Weiter zu diskutieren bleibt allerdings die stellenweise sehr betonte Abgrenzung der Reichsbürgerszene von der extremen Rechten. Die Autor*innen gehen mehrfach auf den Umstand ein, dass die Reichsbürger*innen nicht unter den Phänomenbereich des Rechtsextremismus subsumiert werden dürfen und vielmehr als eigenständiges, ideologisches wie personell-organisatorisches, Phänomen zu begreifen sind. Dem ist zuzustimmen, wobei allerdings zu beachten ist, dass die Differenzierung beider Phänomene die hohe ideologische Anschlussfähigkeit, die dennoch vorhandenen personellen Überschneidungen und Kooperationen zwischen extrem rechten Akteuren und Reichsbürger*innen nicht einfach überblenden darf.

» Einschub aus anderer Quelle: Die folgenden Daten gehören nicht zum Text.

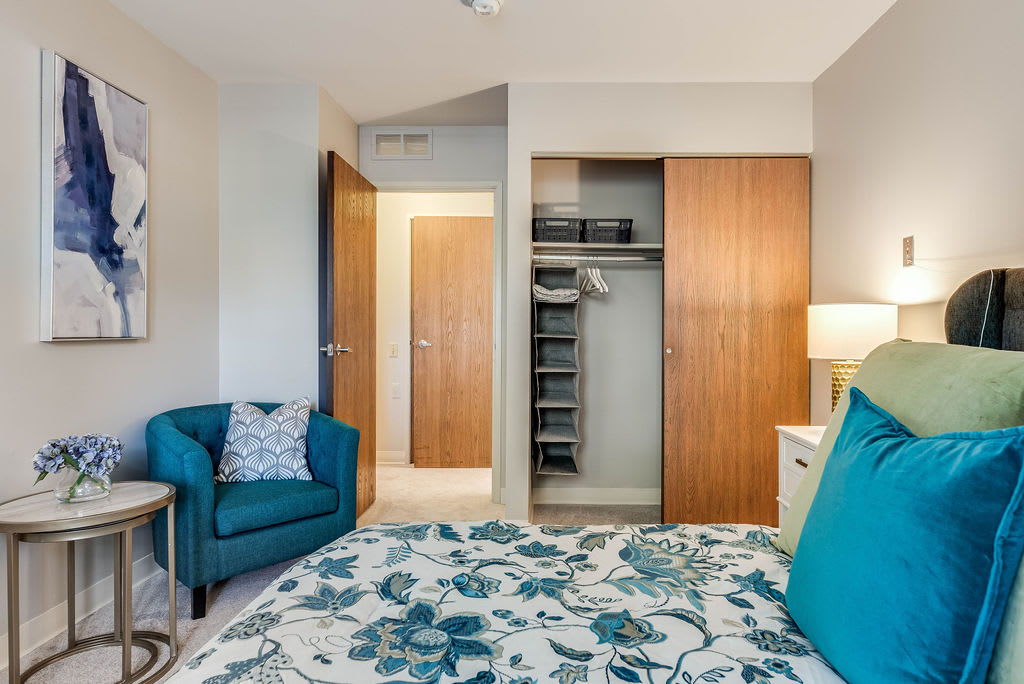 A cozy bedroom with a floral bedspread, teal armchair, and an open wardrobe.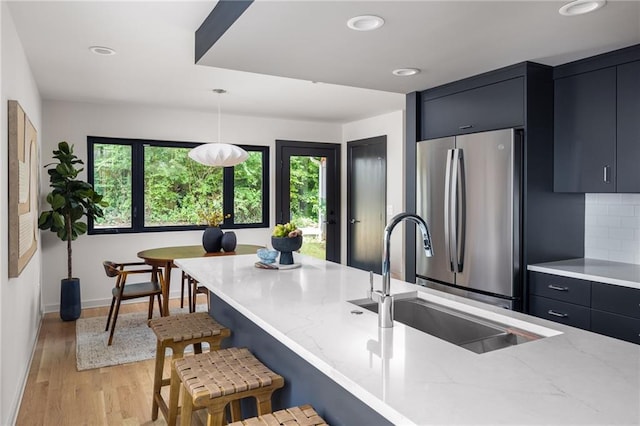 kitchen with decorative light fixtures, sink, stainless steel fridge, a kitchen bar, and light stone counters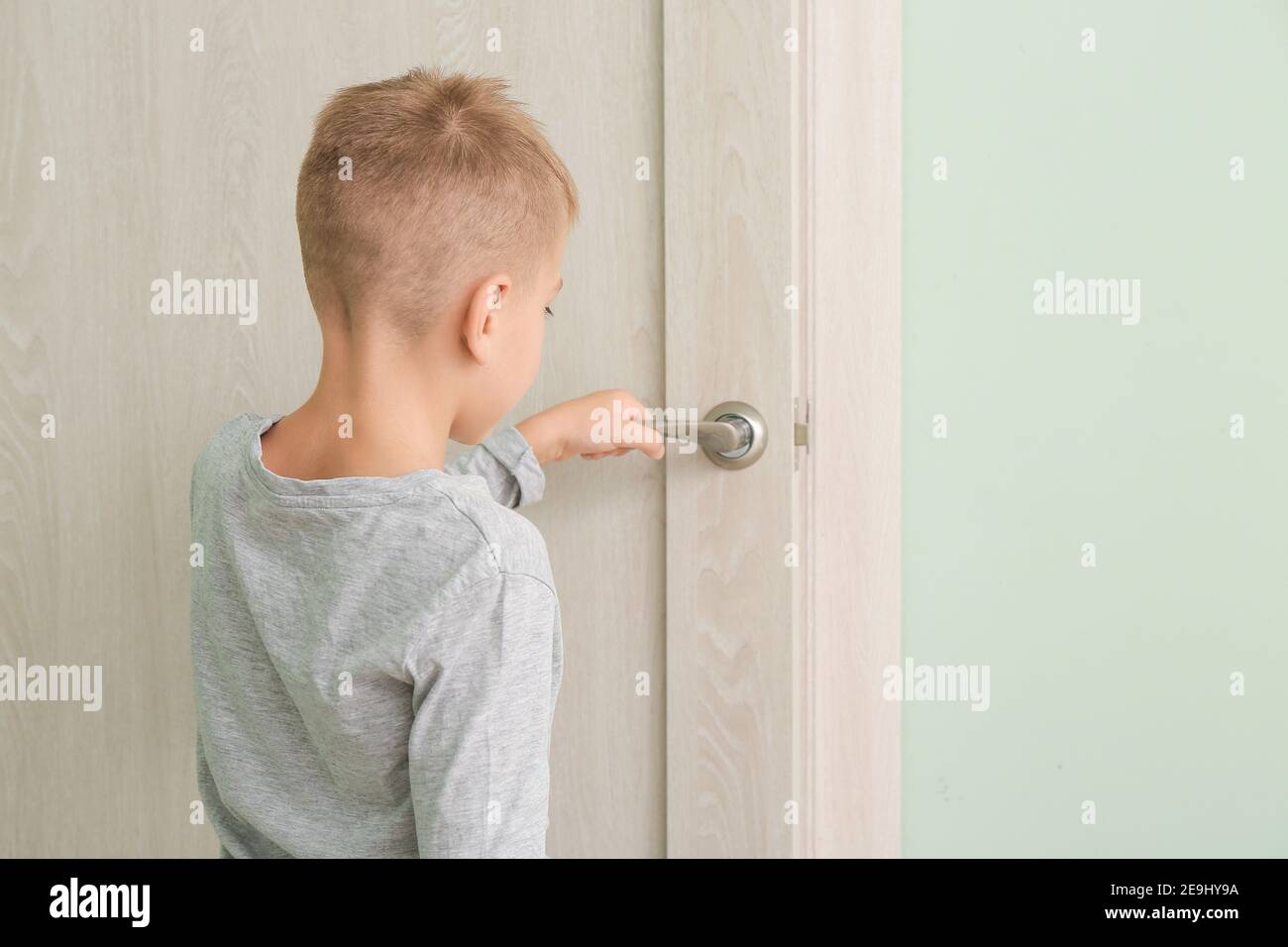 Cute little boy opening door in room Stock Photo - Alamy
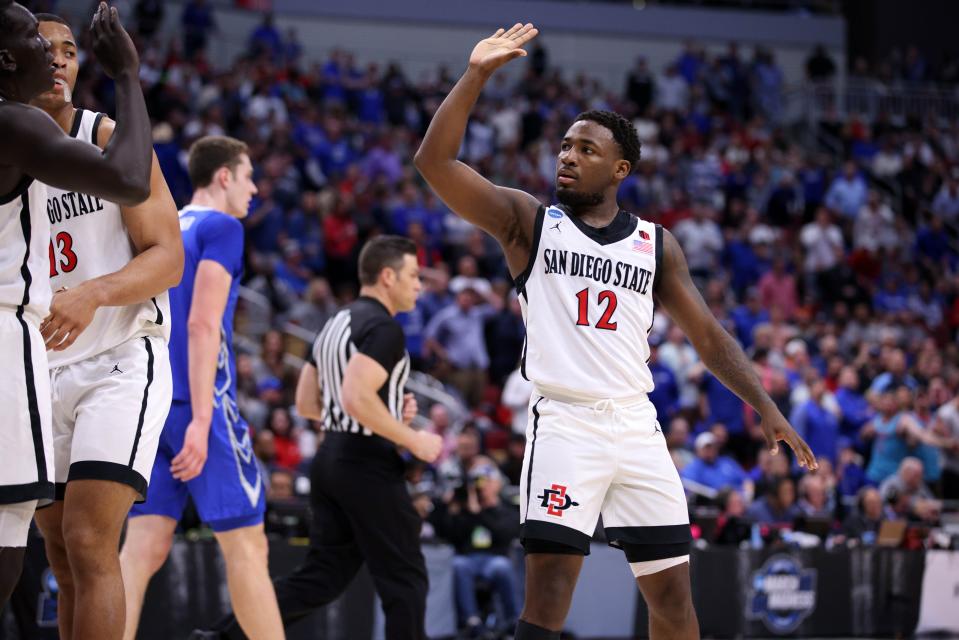 San Diego State  guard Darrion Trammell (12) reacts to a play with teammates during the first half against Creighton during the NCAA men's tournament at KFC YUM! Center.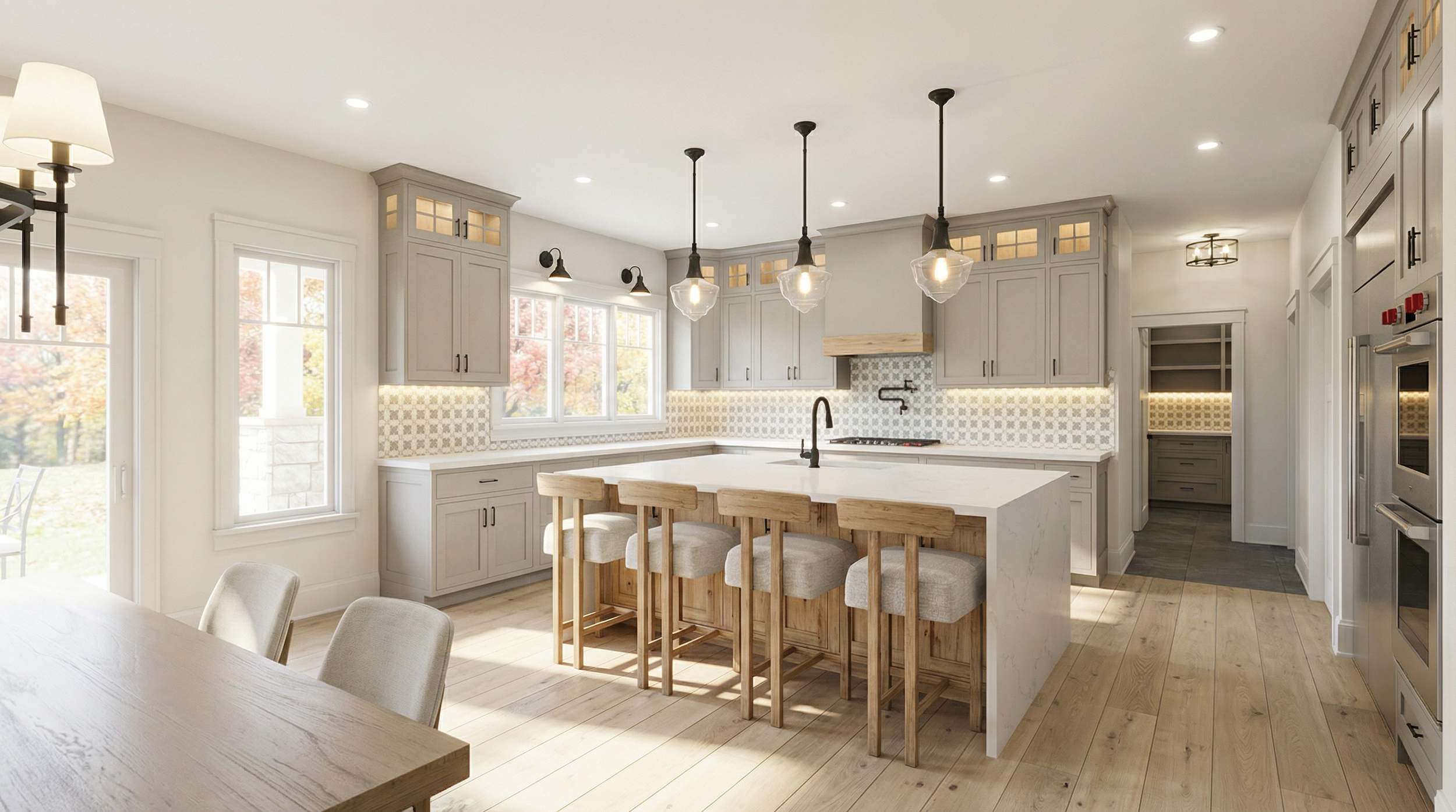 Modern kitchen with white cabinets, a large island with four wooden barstools, pendant lights above the island, and windows overlooking trees with autumn foliage.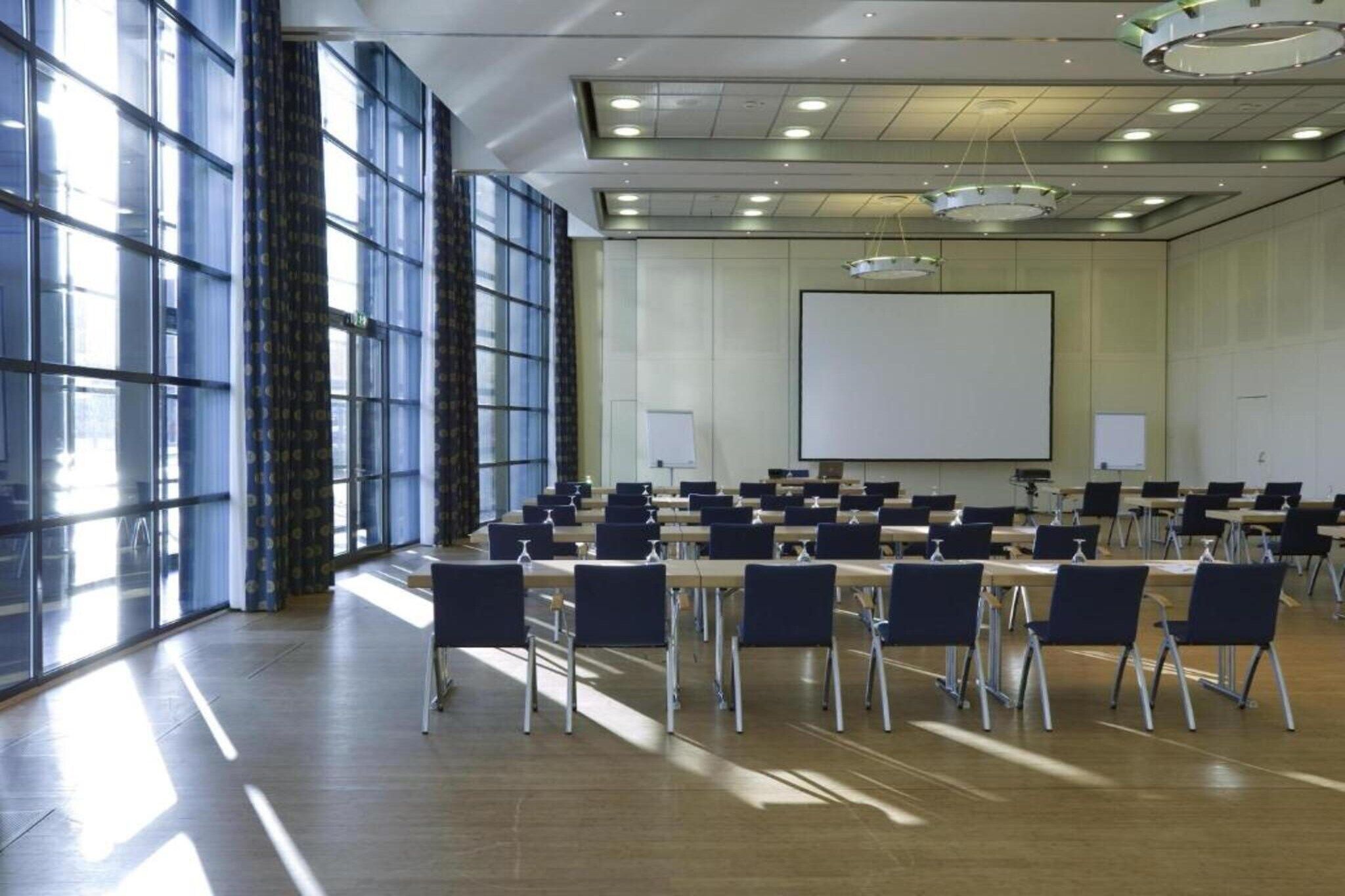 Ein Konferenzraum mit einem großen Bildschirm, mehreren Tischen und Stühlen, bereit für eine Besprechung.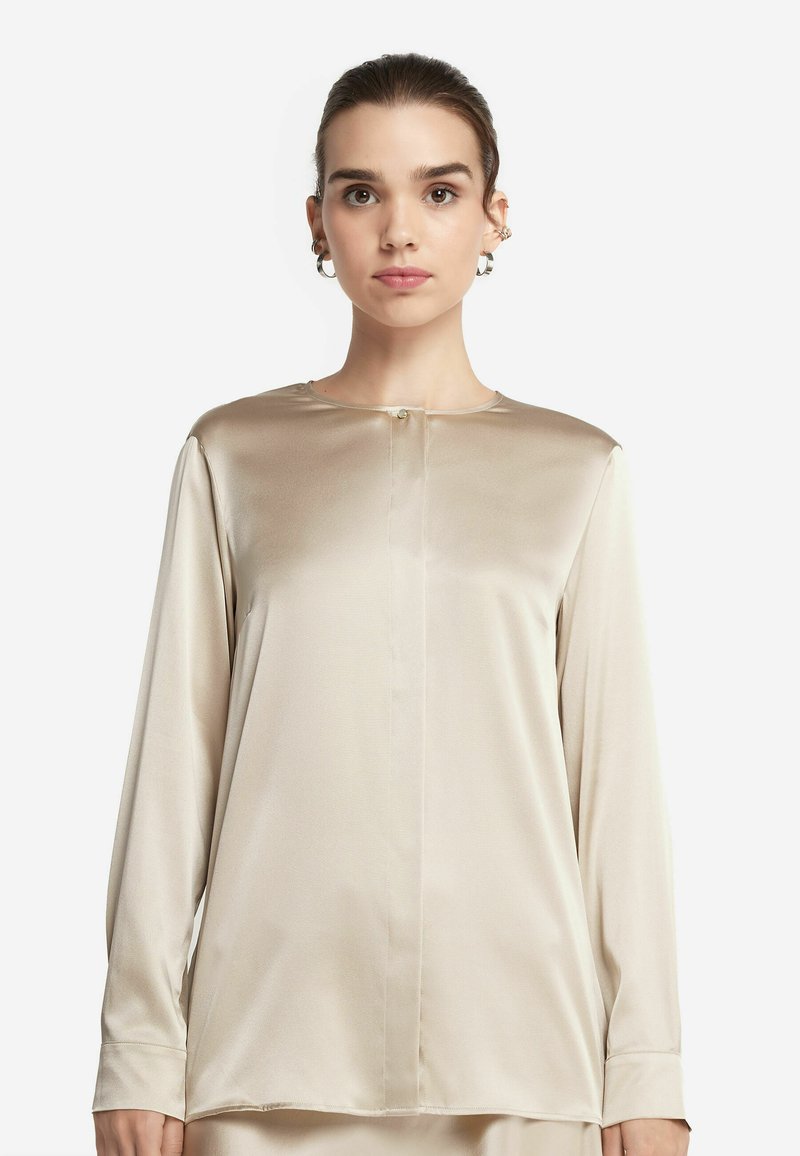 Beige långärmad blus i satinmaterial, med rund halsringning, framknappringdetalj och subtil lyster, samt en avslappnad passform.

Die heutige extreme Rechte und die Reichsbürger fußen beide ideologisch auf der widersprüchlichen Realität des postnazistischen Deutschlands, in der damit einhergehenden nationalistischen Kränkung und den verschwörungstheoretischen und antisemitischen Rationalisierungen von Ohnmacht. Die Verhältnisbestimmung zwischen Reichsbürgerszene und extremer Rechten, als jeweils eigenständige, aber nicht isoliert zu betrachtende Phänomene, bedarf so weiterhin einer Beschäftigung. Die Auseinandersetzung mit den jeweiligen Rechtsüberzeugungen erscheint hier aber auch zukünftig instruktiv. Mit Schönberger und Schönberger lässt sich diesbezüglich fragen, welche Rolle es spielt, wenn einem demokratischen Gemeinwesen die rechtliche Legitimität in unterschiedlicher Weise abgesprochen wird – welchen Unterschied macht es, wenn fundamentaler Zweifel auf eine wiederherzustellende oder neu zu errichtende alternative Rechtsordnung verweist gegenüber Vorstellungen, die auf der gegenwärtigen Geltung einer alternativ-heterodoxen Rechtsordnung beharren?

Diese Frage ist nicht zuletzt in praktischer Hinsicht höchst relevant, da der genaue Umgang von Rechtsstaat und Zivilgesellschaft mit der Reichsbürgerszene weiterhin offen ist. Auch wenn man an ein einzelnes Buch kaum den Anspruch stellen kann, diese Frage zu lösen, helfen Schönbergers und Schönbergers Überlegungen die Implikationen dieser Frage in Zukunft angemessener adressieren zu können.